- [The tasks]:
a) Decide whether each statement below agrees with the Bonferroni text, answering yes or no and quoting the words from the text that decide it: (i) the writer has seen the t-statistic reported in research papers; (ii) the writer's own MATLAB script relies on multcompare; (iii) two conditions count as significantly different when the difference in their means exceeds the critical difference.
b) Extract the passage of the Bonferroni text from "Does multcompare (used" to "exceeds the cd.", copying it word for word.

Does multcompare (used either with Bonferroni correction or any of the other tests) produce any kind of a test statistic we can report?
Scott MacKenzie
Scott MacKenzie 2021 年 10 月 19 日
編集済み: Scott MacKenzie 2021 年 10 月 19 日
I understand the confusion. There is something called the Bonferroni or Bonferroni-Dunn test, which is a pairwise comparisons test. There is also something called the Bonferroni correction, which is an adjustment to alpha, as you note.
The Bonferroni pairwise comparisons test uses the Bonferroni correction in computing a t-statistic which in turn is used to compute a critical difference (cd) for the comparisons. I've never seen this t-statistic reported in a research paper; it's just used internally in computing the cd. Pairs are considered to differ significantly if the difference in their means exceeds the cd.
What I describe above is the traditional way of doing multiple comparisons tests. I use my own MATLAB script (which does not use multcompare) for these sorts of analyses. As an example, for the following data
% 8 7 4
% 10 8 8
% 9 5 7
% 10 8 5
% 9 5 7
the output of a Bonferroni pairwise comparisons test typically looks something like this:
% ------------------------------------------------------------
% --------- Pairwise Comparisons (Bonferroni-Dunn) -----------
% ------------------------------------------------------------
% Pair 1:2 --> 2.600 > 2.438 ? * (significant)
% Pair 1:3 --> 3.000 > 2.438 ? * (significant)
% Pair 2:3 --> 0.400 > 2.438 ? -
% ------------------------------------------------------------
The critical difference above is 2.438. The difference between the means for the pair 1:2 comparison is 2.600. Since 2.600 > 2.348, conditions 1 and 2 are considered to differ significantly. Every stats package I've used generates output more-or-less like this for a pairwise comparisons test.

(Entries from an annotation dataset)
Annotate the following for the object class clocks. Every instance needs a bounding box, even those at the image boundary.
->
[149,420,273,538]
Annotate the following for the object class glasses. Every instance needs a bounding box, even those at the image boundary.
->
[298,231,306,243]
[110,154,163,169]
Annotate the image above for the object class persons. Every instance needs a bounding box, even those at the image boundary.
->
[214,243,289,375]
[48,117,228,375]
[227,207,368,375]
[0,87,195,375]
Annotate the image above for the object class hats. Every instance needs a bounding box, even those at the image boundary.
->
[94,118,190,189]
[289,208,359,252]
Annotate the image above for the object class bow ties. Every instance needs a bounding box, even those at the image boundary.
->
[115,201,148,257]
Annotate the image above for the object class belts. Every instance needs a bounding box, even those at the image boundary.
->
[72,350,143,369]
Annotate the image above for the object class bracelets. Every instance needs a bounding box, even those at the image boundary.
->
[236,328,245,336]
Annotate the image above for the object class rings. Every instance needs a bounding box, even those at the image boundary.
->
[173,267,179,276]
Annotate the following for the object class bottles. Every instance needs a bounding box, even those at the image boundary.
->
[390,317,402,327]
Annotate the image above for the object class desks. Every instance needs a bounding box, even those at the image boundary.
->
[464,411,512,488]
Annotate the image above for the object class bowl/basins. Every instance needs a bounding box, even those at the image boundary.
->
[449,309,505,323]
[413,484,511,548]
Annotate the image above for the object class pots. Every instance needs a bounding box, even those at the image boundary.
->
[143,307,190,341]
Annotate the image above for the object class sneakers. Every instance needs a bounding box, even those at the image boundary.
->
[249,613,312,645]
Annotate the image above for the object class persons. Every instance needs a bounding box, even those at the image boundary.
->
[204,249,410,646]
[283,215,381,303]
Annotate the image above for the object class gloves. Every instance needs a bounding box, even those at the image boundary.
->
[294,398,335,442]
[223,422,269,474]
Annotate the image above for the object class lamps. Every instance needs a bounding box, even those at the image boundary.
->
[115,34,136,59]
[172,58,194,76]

- [Answer list]:
a)
(i) No: "I've never seen this t-statistic reported in a research paper"
(ii) No: "I use my own MATLAB script (which does not use multcompare)"
(iii) Yes: "Pairs are considered to differ significantly if the difference in their means exceeds the cd."

b)
Does multcompare (used either with Bonferroni correction or any of the other tests) produce any kind of a test statistic we can report?
Scott MacKenzie
Scott MacKenzie 2021 年 10 月 19 日
編集済み: Scott MacKenzie 2021 年 10 月 19 日
I understand the confusion. There is something called the Bonferroni or Bonferroni-Dunn test, which is a pairwise comparisons test. There is also something called the Bonferroni correction, which is an adjustment to alpha, as you note.
The Bonferroni pairwise comparisons test uses the Bonferroni correction in computing a t-statistic which in turn is used to compute a critical difference (cd) for the comparisons. I've never seen this t-statistic reported in a research paper; it's just used internally in computing the cd. Pairs are considered to differ significantly if the difference in their means exceeds the cd.